L’article 70 traite des infractions contre l’administration de la justice tandis que les articles 6 à 8 traitent des génocides, des crimes contre l’humanité et des crimes de guerre qui sont considérés comme les crimes principaux pour lesquels la CPI a été fondée afin d’enquêter et d’instruire.
En septembre dernier, les juges ont émis une décision conservant les restrictions qui avaient été imposées sur les communications de M. Ntaganda en septembre dernier, après avoir conclu qu’il existait des motifs raisonnables de croire qu’il s’était personnellement engagé dans la préparation de témoins et qu’il avait également incité ses complices à le faire. Ces restrictions ont été ensuite maintenues le mois dernier dans une décision sur une requête de la défense.
En 2015, les juges ont accordé à l’accusation un accès aux conversations non confidentielles de Thomas Lubanga datant de mars 2013 pour faciliter les enquêtes menées en vertu de l’article 70. En novembre dernier, l’accusation avait divulgué à la défense 20 968 enregistrements, qui indiquerait selon elle de « graves et inquiétantes tentatives »de M. Ntaganda et de M. Lubanga destinées à interférer dans les enquêtes de l’accusation et avec les témoins et à préparer les témoins potentiels de la défense.
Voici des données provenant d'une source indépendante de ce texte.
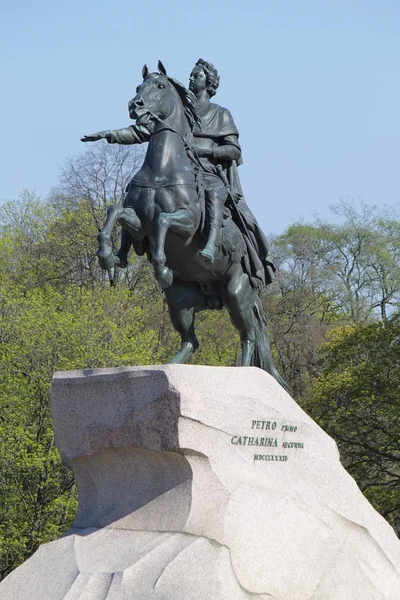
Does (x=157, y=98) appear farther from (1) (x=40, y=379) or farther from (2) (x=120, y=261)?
(1) (x=40, y=379)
Les enregistrements comprennent 4 684 fichiers audio de conversations téléphoniques et de 4 684 fichiers de métadonnées avec des informations sur la date, le temps de début, le temps de fin ainsi que la durée de la conversation et le numéro de téléphone appelé par M. Ntaganda et M. Lubanga.
Le procès de M. Ntaganda pour treize chefs de crimes de guerre et cinq chefs de crimes contre l’humanité a débuté en septembre 2015. Tous les témoins de l’accusation ont conclu leurs témoignages. Trois victimes participant au procès ont témoigné la semaine dernière alors que cinq autres victimes avaient précédemment présenté leurs vues et préoccupations aux juges. La défense devrait débuter ses moyens de preuve à la fin du mois prochain.
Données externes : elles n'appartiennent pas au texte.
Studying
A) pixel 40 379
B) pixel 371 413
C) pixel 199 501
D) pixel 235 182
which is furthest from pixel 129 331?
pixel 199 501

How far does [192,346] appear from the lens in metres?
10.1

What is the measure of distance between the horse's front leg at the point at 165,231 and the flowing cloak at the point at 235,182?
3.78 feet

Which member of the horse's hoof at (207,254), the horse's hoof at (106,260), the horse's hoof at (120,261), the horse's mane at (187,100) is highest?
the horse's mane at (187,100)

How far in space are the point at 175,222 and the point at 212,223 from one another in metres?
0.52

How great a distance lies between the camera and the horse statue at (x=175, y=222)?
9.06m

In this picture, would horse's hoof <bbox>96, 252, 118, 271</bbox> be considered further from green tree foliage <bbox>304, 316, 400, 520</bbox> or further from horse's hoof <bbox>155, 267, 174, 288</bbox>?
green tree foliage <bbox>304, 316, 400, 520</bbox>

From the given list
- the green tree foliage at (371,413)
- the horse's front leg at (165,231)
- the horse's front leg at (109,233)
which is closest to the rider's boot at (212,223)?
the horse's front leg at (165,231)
Les avocats de M. Ntaganda ont déclaré que l’accusation tentait d’introduire des éléments de preuve découlant de ces conversations dans le procès en cours. Cependant, l’accusation a rejeté cette allégation, affirmant que les éléments de preuve citées par la défense était passé dans les mains de l’accusation bien avant qu’elle n’examine les conversations. Me Bourgon a également affirmé que l’accusation cherche à rencontrer les potentiels témoins de la défense mentionnés dans les conversations de M. Ntaganda.
Les juges devraient prononcer une décision sur la demande de la défense de suspendre le procès.